| THE TASK |
Copy out every one of the rows below word for word, keeping each line unchanged.

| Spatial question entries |
:::::

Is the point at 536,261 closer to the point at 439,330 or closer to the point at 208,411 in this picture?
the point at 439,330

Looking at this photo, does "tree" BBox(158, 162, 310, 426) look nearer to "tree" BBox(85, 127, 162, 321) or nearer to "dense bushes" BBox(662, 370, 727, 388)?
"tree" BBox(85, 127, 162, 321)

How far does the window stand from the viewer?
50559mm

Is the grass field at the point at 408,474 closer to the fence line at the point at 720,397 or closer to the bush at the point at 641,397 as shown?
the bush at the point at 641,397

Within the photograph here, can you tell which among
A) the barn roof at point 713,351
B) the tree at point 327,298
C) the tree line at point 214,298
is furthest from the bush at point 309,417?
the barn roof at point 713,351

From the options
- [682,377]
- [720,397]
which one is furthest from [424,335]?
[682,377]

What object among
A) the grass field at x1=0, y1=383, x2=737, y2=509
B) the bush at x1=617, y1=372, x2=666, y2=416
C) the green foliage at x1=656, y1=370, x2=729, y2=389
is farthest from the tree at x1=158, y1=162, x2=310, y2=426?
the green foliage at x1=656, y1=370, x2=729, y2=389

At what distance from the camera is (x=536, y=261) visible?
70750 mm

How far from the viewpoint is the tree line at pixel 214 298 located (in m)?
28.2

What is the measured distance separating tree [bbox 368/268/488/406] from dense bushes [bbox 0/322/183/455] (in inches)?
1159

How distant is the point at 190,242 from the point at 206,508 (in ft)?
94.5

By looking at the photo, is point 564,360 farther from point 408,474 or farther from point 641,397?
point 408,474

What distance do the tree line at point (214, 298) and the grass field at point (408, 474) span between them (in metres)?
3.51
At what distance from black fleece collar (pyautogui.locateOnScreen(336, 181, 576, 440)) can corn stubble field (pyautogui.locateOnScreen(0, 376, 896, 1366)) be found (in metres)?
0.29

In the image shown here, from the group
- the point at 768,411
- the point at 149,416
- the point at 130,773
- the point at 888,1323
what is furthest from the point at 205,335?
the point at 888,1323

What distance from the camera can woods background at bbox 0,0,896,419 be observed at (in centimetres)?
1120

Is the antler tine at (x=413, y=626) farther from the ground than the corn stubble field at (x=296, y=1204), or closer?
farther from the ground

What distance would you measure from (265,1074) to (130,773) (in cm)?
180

:::::

| PROBLEM SOLUTION |
Is the point at 536,261 closer to the point at 439,330 or closer to the point at 208,411 in this picture?
the point at 439,330

Looking at this photo, does "tree" BBox(158, 162, 310, 426) look nearer to "tree" BBox(85, 127, 162, 321) or nearer to "dense bushes" BBox(662, 370, 727, 388)?
"tree" BBox(85, 127, 162, 321)

How far does the window stand from the viewer?
50559mm

Is the grass field at the point at 408,474 closer to the fence line at the point at 720,397 or closer to the bush at the point at 641,397 as shown?
the bush at the point at 641,397

Within the photograph here, can you tell which among
A) the barn roof at point 713,351
B) the tree at point 327,298
C) the tree line at point 214,298
is furthest from the bush at point 309,417?
the barn roof at point 713,351

From the options
- [682,377]
- [720,397]
which one is furthest from [424,335]?
[682,377]

What object among
A) the grass field at x1=0, y1=383, x2=737, y2=509
B) the bush at x1=617, y1=372, x2=666, y2=416
C) the green foliage at x1=656, y1=370, x2=729, y2=389
is farthest from the tree at x1=158, y1=162, x2=310, y2=426?
the green foliage at x1=656, y1=370, x2=729, y2=389

At what distance from the camera is (x=536, y=261) visible?
70750 mm

How far from the viewpoint is the tree line at pixel 214 298 located (in m)?
28.2

What is the measured distance separating tree [bbox 368/268/488/406] from dense bushes [bbox 0/322/183/455] (in inches)?
1159

How distant is the point at 190,242 from the point at 206,508 (in ft)?
94.5

By looking at the photo, is point 564,360 farther from point 408,474 or farther from point 641,397?
point 408,474

What distance do the tree line at point (214, 298) and the grass field at point (408, 474) span between them (in metres)?
3.51
At what distance from black fleece collar (pyautogui.locateOnScreen(336, 181, 576, 440)) can corn stubble field (pyautogui.locateOnScreen(0, 376, 896, 1366)) be found (in metres)?
0.29

In the image shown here, from the group
- the point at 768,411
- the point at 149,416
- the point at 130,773
- the point at 888,1323
what is furthest from the point at 205,335?
the point at 888,1323

What distance from the camera can woods background at bbox 0,0,896,419 be observed at (in centimetres)?
1120

Is the antler tine at (x=413, y=626) farther from the ground than the corn stubble field at (x=296, y=1204), or closer?
farther from the ground

What distance would you measure from (265,1074) to (130,773) (in cm)?
180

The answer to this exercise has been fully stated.